• Exercise requirements: Retype the opening lines of the listing below, ending with the line that contains "Příběhy ze staré zahrady - Jitka Tokárová", and leave out any pictures.

• Supplied information:
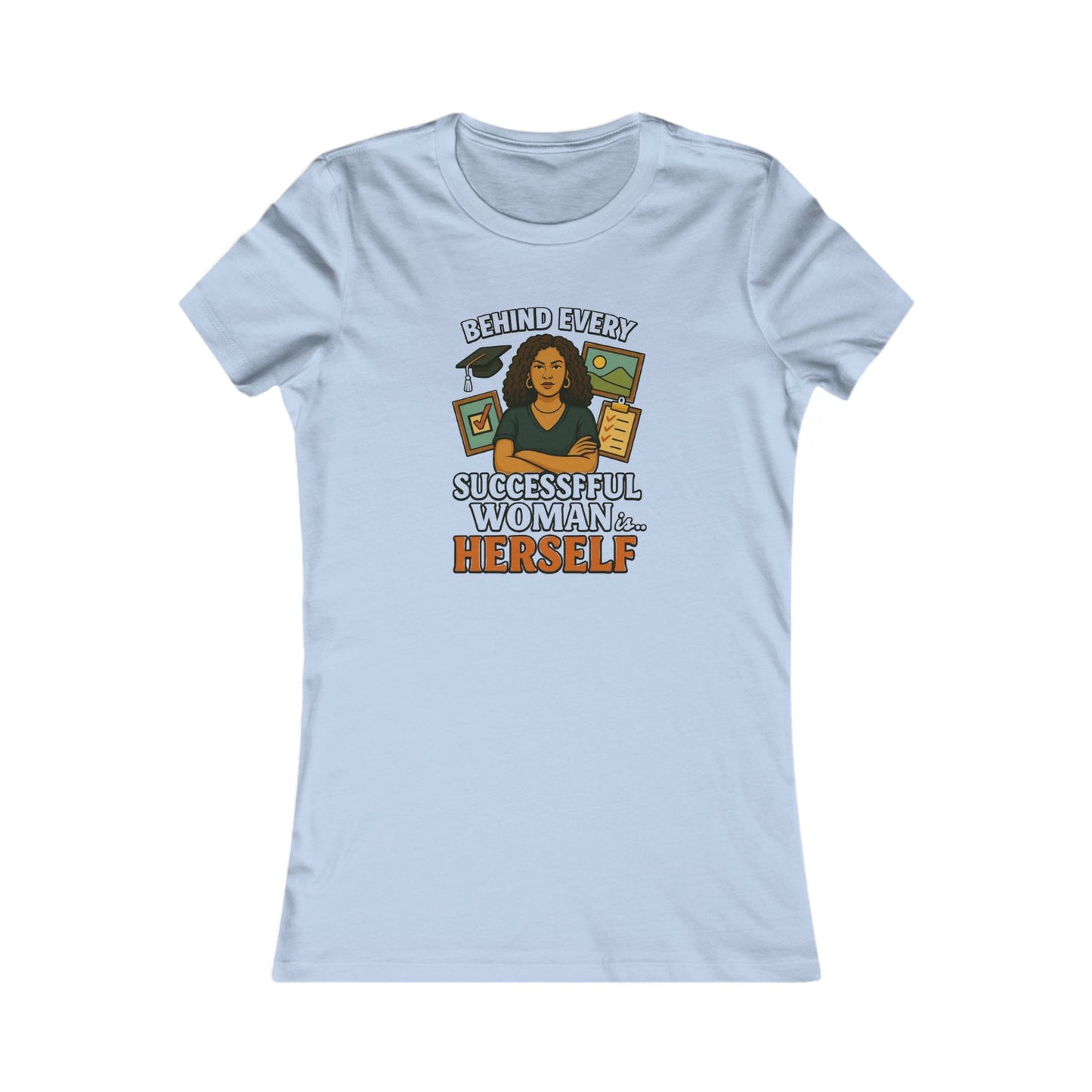 Empowering Women Tee - "Behind Every Successful Woman...Herself" CURLY HAIR- Casual Inspiration Shirt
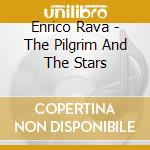Enrico Rava - The Pilgrim And The Stars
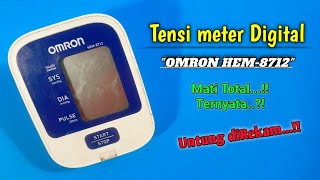 Tensi meter OMRON HEM-8712 Mati total..!! // Ternyata ini yang Rusak..!!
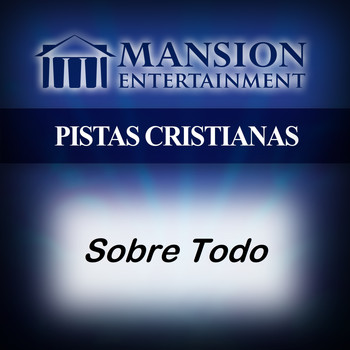 Pistas de Mansion - Sobre Todo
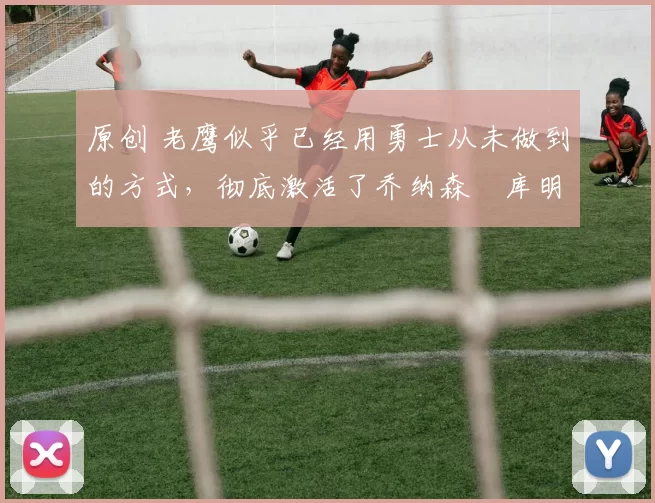 原创 老鹰似乎已经用勇士从未做到的方式,彻底激活了乔纳森・库明加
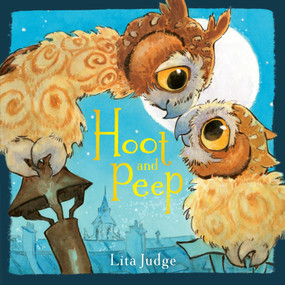 Hoot and Peep by Lita Judge, 9780525428374
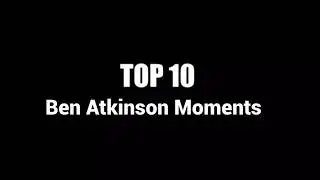 Top 10 Ben Atkinson Moments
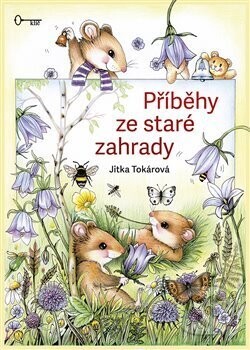 Příběhy ze staré zahrady - Jitka Tokárová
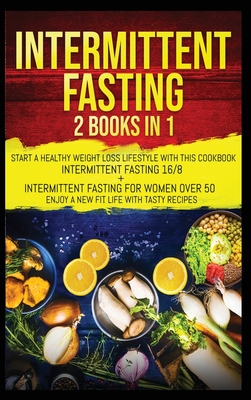 Intermittent Fasting: 2 Books in 1: Start a Healthy Weight Loss Lifestyle with This Cookbook: Intermittent Fasting 16/8+ Intermittent Fasting for Women over 50. Enjoy a New Fit Life With Tasty Recipes. - Johnson, Rihanna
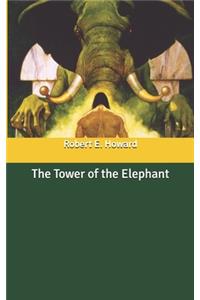 The Tower of the Elephant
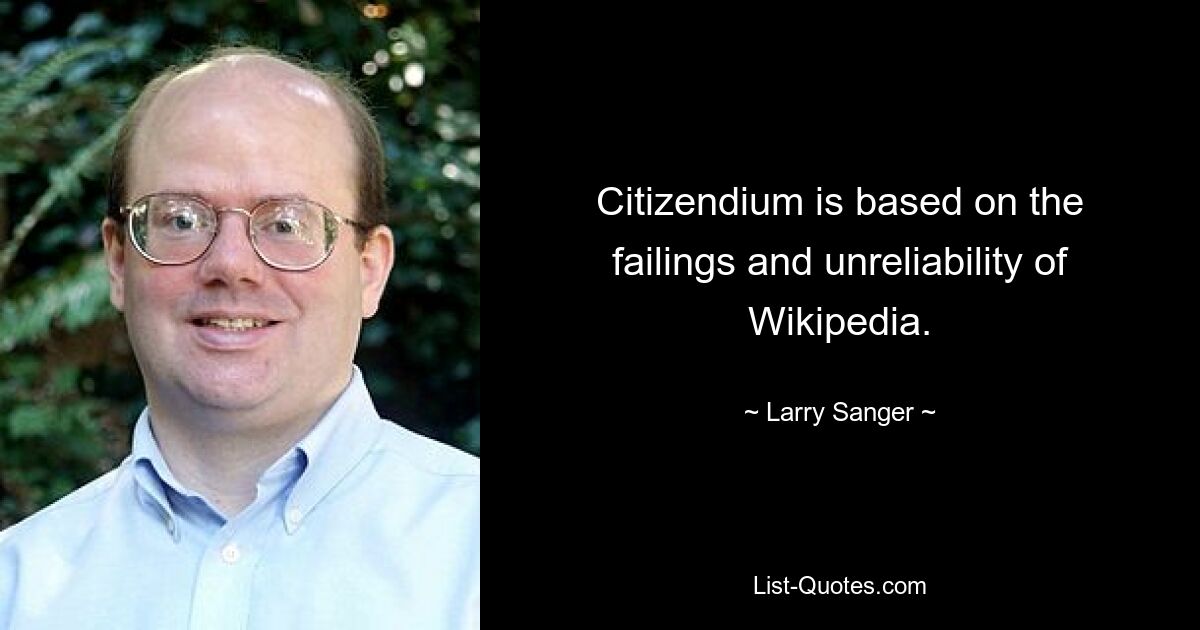 Citizendium is based on the failings and unreliability of Wikipedia. — © Larry Sanger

• Reply to the exercise:
 Empowering Women Tee - "Behind Every Successful Woman...Herself" CURLY HAIR- Casual Inspiration Shirt
Enrico Rava - The Pilgrim And The Stars
 Tensi meter OMRON HEM-8712 Mati total..!! // Ternyata ini yang Rusak..!!
 Pistas de Mansion - Sobre Todo
 原创 老鹰似乎已经用勇士从未做到的方式,彻底激活了乔纳森・库明加
 Hoot and Peep by Lita Judge, 9780525428374
 Top 10 Ben Atkinson Moments
 Příběhy ze staré zahrady - Jitka Tokárová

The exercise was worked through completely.